New Jersey is Only State That Spends Zero on Smoking Prevention
New Jersey ranks last in the country in spending on tobacco prevention, according to a new report.
Of 48 states surveyed by a consortium of groups that includes the American Cancer Society, New Jersey is the only one that does not earmark any state funds to help its residents stop smoking. The Centers for Disease Control recommends that New Jersey spend $103 million annually.
Smoking has become an unlikely topic on Christie's presidential campaign trail. He often speaks about his mother -- most famously in this viral video, which has 8 million views and counting. "My mother was a smoker," he says. "She smoked her whole life. She was addicted to nicotine."
Christie says Sondra Christie tried everything to quit. But couldn't.
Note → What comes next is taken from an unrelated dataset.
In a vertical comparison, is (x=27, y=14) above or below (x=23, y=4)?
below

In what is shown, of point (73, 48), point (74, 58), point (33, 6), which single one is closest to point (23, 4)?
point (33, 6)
She later got lung cancer, and died in 2004. Christie says America should be as sympathetic to drug addicts as they are to smokers with cancer.
About 16 percent of New Jersey adults smoke, and the tobacco industry spends $186.8 million in marketing on the state each year, according to the report's estimates.
Christie spokesman Brian Murray said that some money intended for tobacco cessation programs -- revenue from a legal settlement with tobacco companies -- was securitized by a prior administration to get cash to fund the general budget. New revenue from the tobacco settlement is now paying for debt service on those bonds, he said.
In an email, Murray added: "We are not sure how useful these studies are when not every state faces the same legacy of fiscal mismanagement and near-term budget demands - such as nearly 10 cents of every dollar spent in the NJ State budget going to employee health benefit costs and nearly 5 cents to pensions."